Après avoir forcé, à coup de cajoleries et de promesses venteuses, les gouvernements à investir dans l'aventure ratée du Musée Juste pour rire, Gilbert Rozon vient d'accoucher d'une autre idée pour sauver Montréal: en faire la cité du «fun», où les bars ne fermeraient qu'à 6 h du matin.

On dit le maire Tremblay réceptif à cette idée, mais cela ne veut pas dire grand-chose. A-t-on déjà vu M. Tremblay ne pas être réceptif à une idée? Cet homme ne sait pas dire non, c'est son grand problème (et le problème de sa ville par ricochet).

Bien sûr, il y a des endroits où les bars ouvrent toute la nuit. Mais faut-il vraiment prendre Atlantic City pour modèle? La plupart des métropoles qui ont de la classe trouvent autre chose pour attirer les touristes que de les faire boire jusqu'à 6 h du matin. À Paris, les bars ferment autour de 2 h; à New York, métropole pourtant fort libérale, et même à Las Vegas, à 4 h. En Grande-Bretagne, patrie du «binge drinking», les pubs ferment quand bon leur semble... non pas au nom du plaisir, mais pour limiter les nuisances produites par des masses de clients ivres morts se retrouvant tous en même temps dans la rue.

Si l'on en croit M. Rozon, qui a présidé une commission sur la revitalisation du tourisme au Québec, Montréal devrait se donner comme «marque» (the brand!) d'être la cité du plaisir - «The Fun City». Un petit Las Vegas North.

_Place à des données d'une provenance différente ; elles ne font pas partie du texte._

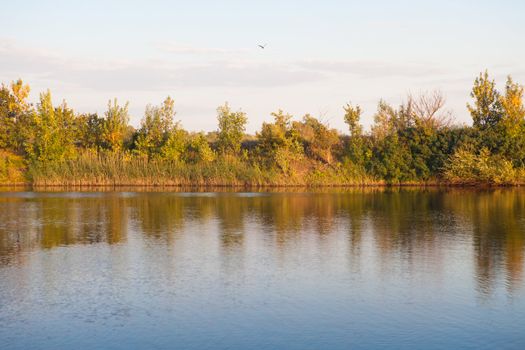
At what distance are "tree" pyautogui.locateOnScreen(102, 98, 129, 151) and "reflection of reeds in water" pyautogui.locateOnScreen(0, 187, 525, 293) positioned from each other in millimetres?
19128

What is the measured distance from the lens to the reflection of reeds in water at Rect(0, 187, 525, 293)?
15.3 metres

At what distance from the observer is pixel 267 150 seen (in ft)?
165

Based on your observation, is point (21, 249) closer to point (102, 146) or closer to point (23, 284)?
point (23, 284)

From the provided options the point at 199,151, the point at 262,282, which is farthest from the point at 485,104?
the point at 262,282

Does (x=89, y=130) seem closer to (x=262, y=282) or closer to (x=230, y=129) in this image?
(x=230, y=129)

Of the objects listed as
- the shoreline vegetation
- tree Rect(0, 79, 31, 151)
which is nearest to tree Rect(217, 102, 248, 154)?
the shoreline vegetation

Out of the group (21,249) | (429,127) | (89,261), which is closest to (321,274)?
(89,261)

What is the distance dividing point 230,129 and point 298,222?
31.6 metres

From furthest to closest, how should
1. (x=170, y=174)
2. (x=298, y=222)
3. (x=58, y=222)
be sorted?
(x=170, y=174) → (x=298, y=222) → (x=58, y=222)

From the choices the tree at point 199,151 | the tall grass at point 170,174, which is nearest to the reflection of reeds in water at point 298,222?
the tall grass at point 170,174

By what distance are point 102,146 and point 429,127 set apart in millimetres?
28131

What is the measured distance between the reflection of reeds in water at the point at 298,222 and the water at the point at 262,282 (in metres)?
0.09

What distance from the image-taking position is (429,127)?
50.0m

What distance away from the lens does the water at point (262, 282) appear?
8.75m
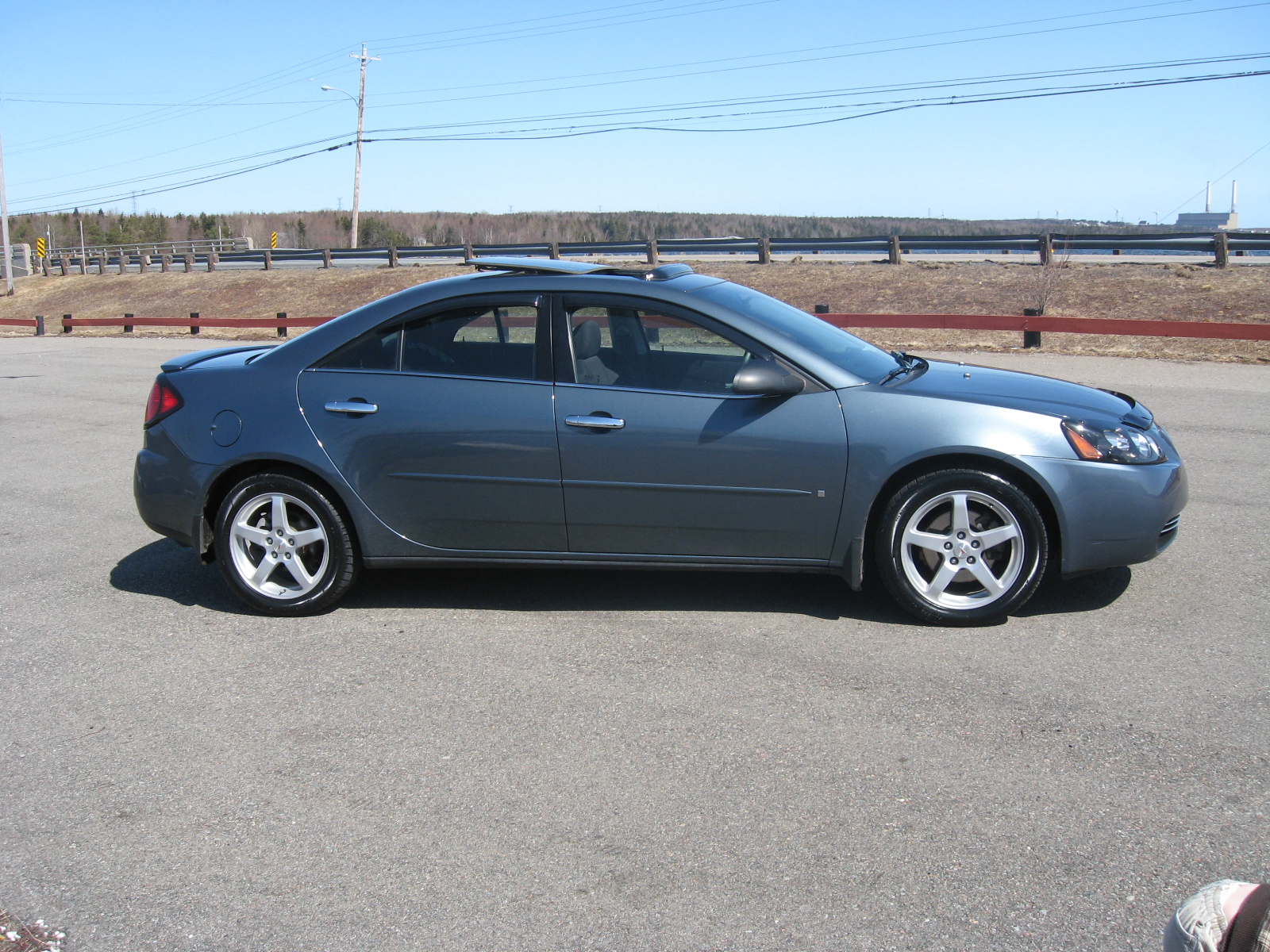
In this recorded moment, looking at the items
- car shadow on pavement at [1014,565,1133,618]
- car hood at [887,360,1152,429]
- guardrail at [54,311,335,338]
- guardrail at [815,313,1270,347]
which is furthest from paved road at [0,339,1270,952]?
guardrail at [54,311,335,338]

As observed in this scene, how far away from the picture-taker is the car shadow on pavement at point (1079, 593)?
5.01 m

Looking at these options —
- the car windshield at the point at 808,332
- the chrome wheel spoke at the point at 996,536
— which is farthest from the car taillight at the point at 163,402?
the chrome wheel spoke at the point at 996,536

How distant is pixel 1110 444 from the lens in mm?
4703

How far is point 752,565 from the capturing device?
193 inches

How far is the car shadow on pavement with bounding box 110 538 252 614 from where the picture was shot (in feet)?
18.3

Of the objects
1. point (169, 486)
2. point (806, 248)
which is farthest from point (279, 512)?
point (806, 248)

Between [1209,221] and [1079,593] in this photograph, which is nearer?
[1079,593]

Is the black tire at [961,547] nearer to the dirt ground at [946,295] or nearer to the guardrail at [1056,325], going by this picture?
the guardrail at [1056,325]

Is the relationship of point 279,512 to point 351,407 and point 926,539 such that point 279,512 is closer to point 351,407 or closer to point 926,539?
point 351,407

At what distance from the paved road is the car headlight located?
737 millimetres

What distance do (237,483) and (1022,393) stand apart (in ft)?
12.3

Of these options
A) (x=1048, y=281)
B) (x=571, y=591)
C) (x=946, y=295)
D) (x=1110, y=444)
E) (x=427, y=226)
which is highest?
(x=427, y=226)

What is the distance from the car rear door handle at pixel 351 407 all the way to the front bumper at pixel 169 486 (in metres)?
0.68

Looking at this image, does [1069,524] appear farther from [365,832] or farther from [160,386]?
[160,386]
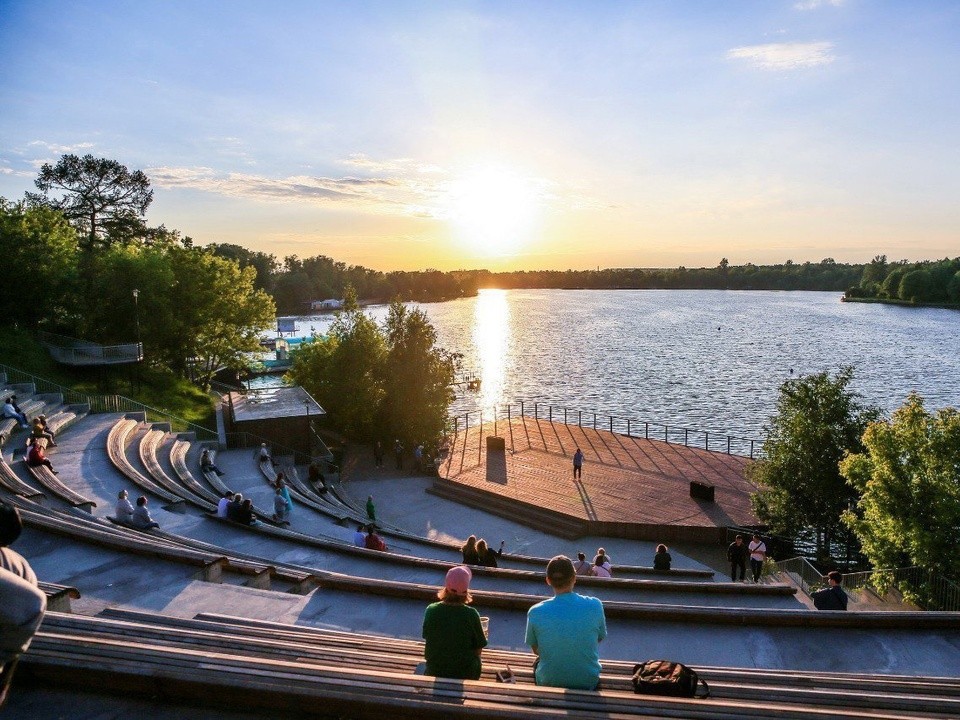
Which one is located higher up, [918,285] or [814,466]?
[918,285]

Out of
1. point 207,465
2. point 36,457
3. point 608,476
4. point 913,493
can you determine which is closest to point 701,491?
point 608,476

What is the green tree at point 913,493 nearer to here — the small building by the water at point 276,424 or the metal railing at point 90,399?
the small building by the water at point 276,424

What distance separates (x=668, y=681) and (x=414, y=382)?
2901 cm

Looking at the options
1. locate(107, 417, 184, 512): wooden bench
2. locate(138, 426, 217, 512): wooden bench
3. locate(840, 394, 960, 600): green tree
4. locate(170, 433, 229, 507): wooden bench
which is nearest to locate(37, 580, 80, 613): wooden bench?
locate(107, 417, 184, 512): wooden bench

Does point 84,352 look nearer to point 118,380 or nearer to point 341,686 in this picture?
point 118,380

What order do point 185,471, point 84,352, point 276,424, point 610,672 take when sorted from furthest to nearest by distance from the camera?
point 84,352, point 276,424, point 185,471, point 610,672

Et tant pis pour les musées, le cinéma, la musique, le design, la mode, la gastronomie, tout ce qui, au contraire de la bière, rehausserait le cachet culturel de Montréal.

Demandons-nous plutôt si le touriste alléché par l'idée de boire toute la nuit est vraiment le genre de touristes que l'on veut attirer à Montréal.

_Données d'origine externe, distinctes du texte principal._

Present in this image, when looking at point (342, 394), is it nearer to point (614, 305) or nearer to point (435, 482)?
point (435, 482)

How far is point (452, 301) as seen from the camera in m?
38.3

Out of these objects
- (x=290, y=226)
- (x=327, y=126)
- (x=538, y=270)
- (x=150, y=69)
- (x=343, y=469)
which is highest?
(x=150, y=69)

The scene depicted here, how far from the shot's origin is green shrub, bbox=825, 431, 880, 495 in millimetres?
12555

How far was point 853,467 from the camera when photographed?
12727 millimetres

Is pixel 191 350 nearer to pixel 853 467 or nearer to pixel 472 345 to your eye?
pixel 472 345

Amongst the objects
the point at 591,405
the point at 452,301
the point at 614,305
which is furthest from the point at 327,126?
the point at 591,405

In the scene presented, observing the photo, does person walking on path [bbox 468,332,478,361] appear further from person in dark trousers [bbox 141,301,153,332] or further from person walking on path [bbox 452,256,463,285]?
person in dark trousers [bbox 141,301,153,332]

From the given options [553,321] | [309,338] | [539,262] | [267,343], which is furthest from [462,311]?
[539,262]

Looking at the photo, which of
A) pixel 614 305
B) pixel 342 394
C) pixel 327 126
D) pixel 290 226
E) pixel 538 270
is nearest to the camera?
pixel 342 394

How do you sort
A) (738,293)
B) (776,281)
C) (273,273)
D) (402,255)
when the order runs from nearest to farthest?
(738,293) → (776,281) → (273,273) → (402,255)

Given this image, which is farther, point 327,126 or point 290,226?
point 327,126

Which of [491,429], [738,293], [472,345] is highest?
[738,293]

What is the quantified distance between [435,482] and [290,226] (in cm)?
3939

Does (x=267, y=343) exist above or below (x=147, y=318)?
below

Comme l'écrivait récemment Henry Aubin, le chroniqueur municipal de la Gazette, cette politique ferait l'affaire des propriétaires de bars et du gouvernement : plus de profits et plus de taxes, sans parler des vendeurs de drogues dont les bars sont le principal marché. Elle permettrait l'étalement de la sortie des bars - toujours une affaire bruyante, surtout en fin de semaine. Mais là s'arrête la liste des bénéfices.

Le prolongement des heures d'ouverture des bars accroîtrait la consommation d'alcool et de drogues, c'est l'évidence même. De plus en plus de gens ivres ou drogués prendraient le volant à l'heure où «les gens qui se couchent tôt» sont sur la route pour aller au travail.

Le quadrilatère du «fun» proposé par Rozon est énorme, il va des rues Papineau à Guy, et des rues Sherbrooke à René-Lévesque. Il comprend notamment trois universités et plusieurs cégeps et écoles professionnelles, donc des milliers d'étudiants qui, à leur âge, ont assez d'énergie pour rester debout toute la nuit. Est-ce une bonne idée que de leur offrir sur un plateau d'argent la «chance» de s'enivrer plus longtemps et d'acheter davantage de drogues?

Le quadrilatère ciblé par Rozon est de plus en plus résidentiel, car on y construit nombre d'immeubles de condos - ce qui est une excellente chose car le centre-ville doit être densifié. Va pour le Village gai, mais ce n'est pas en y multipliant les beuveries qu'on attirera des couples et des familles dans le centre de Montréal. Les habitants du centre-ville tolèrent très bien l'agitation nocturne, qui fait une partie du charme d'une zone métropolitaine, mais il doit y avoir une limite, et celle de 3 h fait très bien l'affaire.